# Your objective
Only those lines running from the line that contains "From this view, is" through the end of the material are to be written out, each exactly as shown.

begin Available data

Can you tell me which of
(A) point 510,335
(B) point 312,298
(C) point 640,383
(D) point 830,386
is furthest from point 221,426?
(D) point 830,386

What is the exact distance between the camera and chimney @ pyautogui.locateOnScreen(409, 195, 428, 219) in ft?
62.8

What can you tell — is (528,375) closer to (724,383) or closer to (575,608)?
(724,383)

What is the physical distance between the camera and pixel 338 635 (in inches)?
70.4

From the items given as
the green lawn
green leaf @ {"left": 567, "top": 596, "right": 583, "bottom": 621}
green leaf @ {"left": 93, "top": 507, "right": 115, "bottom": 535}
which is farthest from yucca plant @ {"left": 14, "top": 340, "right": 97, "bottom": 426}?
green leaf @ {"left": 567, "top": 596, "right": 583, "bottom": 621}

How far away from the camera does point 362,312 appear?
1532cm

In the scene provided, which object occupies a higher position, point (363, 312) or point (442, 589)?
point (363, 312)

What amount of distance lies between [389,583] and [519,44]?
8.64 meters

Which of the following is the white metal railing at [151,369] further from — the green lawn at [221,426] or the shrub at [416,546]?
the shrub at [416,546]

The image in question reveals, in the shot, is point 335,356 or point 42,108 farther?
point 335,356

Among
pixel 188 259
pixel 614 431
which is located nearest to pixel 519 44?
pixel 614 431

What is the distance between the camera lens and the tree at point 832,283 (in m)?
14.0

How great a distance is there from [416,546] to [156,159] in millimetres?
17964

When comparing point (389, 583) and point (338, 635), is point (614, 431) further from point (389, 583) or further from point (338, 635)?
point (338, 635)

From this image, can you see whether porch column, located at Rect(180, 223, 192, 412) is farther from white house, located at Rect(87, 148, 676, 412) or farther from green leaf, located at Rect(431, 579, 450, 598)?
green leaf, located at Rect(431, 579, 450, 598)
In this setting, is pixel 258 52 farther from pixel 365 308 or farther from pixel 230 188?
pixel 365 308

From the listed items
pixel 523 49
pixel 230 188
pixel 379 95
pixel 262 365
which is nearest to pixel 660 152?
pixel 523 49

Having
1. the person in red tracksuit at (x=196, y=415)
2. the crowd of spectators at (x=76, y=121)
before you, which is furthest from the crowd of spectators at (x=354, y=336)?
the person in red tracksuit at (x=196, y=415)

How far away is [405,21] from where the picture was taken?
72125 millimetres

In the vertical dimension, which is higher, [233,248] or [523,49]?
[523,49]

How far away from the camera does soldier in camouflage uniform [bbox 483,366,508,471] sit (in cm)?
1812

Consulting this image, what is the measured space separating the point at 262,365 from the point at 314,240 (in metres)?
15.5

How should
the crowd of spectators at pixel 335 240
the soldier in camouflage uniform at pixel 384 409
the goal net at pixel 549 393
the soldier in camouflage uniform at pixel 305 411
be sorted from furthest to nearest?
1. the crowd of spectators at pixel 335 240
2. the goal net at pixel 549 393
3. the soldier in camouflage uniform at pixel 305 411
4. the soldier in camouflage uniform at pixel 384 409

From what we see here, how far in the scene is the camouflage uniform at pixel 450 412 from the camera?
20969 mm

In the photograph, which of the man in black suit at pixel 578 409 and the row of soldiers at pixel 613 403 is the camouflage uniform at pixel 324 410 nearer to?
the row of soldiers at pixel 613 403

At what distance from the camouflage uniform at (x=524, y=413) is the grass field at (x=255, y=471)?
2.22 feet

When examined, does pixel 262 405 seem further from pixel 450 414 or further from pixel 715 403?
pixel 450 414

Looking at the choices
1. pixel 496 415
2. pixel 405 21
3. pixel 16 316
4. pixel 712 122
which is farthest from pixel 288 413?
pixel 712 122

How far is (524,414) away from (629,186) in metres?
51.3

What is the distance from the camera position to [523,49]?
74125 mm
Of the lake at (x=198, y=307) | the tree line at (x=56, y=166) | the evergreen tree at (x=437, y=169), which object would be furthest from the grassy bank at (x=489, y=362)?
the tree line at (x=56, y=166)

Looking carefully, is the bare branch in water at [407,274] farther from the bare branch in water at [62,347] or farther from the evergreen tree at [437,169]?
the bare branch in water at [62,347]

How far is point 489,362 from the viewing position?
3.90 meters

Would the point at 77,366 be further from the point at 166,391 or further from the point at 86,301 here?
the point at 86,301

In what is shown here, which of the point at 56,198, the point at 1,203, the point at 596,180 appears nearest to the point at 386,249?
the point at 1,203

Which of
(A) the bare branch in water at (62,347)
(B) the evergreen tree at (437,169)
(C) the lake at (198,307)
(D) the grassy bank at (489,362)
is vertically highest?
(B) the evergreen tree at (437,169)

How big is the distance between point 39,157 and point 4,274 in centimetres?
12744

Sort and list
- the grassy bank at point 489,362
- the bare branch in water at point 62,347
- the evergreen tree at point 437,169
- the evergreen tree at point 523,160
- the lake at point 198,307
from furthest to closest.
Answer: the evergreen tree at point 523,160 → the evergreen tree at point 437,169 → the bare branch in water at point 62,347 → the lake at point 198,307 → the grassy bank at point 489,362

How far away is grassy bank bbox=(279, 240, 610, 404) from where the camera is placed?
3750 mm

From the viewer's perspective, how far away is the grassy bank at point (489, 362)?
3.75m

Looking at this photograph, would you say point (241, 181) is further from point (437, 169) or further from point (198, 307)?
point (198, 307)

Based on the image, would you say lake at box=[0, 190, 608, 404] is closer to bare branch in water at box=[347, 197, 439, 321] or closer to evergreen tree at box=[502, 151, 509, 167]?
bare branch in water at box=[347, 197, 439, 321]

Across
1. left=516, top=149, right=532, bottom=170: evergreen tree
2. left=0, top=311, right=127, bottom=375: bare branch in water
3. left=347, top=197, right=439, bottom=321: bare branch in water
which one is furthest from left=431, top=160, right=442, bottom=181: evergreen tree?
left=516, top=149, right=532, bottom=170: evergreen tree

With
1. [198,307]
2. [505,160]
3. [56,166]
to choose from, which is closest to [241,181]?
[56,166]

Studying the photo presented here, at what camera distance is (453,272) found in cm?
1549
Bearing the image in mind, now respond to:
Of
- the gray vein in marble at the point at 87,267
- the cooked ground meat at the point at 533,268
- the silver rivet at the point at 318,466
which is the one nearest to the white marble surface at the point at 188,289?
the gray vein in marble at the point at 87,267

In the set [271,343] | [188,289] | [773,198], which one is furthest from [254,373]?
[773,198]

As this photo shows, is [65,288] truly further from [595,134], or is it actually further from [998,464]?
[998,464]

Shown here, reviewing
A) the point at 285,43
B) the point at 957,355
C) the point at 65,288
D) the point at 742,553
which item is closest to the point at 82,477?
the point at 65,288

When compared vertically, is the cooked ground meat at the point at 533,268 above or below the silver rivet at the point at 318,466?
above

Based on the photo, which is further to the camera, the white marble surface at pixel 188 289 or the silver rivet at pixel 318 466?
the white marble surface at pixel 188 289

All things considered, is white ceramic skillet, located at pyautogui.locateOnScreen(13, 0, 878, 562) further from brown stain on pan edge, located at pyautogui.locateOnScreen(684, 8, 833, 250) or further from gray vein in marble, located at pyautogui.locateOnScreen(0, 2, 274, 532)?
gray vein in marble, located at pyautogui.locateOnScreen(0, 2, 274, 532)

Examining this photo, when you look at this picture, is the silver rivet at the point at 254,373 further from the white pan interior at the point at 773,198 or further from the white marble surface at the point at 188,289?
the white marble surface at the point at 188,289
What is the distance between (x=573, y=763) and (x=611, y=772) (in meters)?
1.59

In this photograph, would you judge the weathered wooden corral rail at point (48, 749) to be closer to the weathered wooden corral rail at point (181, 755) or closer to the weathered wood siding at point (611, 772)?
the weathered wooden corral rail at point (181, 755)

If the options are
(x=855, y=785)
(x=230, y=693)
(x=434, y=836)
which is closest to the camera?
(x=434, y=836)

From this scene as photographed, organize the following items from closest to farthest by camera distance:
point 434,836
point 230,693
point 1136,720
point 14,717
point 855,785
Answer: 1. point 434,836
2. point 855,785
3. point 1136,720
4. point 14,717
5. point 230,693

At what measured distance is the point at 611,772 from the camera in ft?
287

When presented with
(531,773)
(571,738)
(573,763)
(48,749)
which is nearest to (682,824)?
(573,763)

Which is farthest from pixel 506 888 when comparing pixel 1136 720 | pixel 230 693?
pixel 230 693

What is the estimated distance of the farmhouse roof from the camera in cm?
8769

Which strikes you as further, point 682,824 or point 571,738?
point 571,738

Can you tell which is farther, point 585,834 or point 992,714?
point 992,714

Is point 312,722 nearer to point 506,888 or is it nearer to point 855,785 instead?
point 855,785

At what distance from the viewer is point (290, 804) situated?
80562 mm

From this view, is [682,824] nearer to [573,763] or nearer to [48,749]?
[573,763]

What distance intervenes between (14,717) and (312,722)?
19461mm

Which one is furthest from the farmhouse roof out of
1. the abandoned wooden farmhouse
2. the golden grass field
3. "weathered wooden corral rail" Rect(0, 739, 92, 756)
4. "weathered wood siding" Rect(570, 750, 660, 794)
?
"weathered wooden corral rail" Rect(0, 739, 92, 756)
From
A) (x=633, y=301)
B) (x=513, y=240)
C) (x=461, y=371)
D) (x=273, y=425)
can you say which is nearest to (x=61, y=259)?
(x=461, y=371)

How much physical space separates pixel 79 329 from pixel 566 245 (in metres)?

end Available data

# Correct output
From this view, is [682,824] nearer to [573,763] or nearer to [48,749]?
[573,763]

What distance intervenes between (14,717) and (312,722)?
19461mm

Which one is furthest from the farmhouse roof out of
1. the abandoned wooden farmhouse
2. the golden grass field
3. "weathered wooden corral rail" Rect(0, 739, 92, 756)
4. "weathered wood siding" Rect(570, 750, 660, 794)
?
"weathered wooden corral rail" Rect(0, 739, 92, 756)
From
A) (x=633, y=301)
B) (x=513, y=240)
C) (x=461, y=371)
D) (x=273, y=425)
can you say which is nearest to (x=61, y=259)?
(x=461, y=371)

How much physical space separates pixel 79 329 from pixel 566 245 (in metres)?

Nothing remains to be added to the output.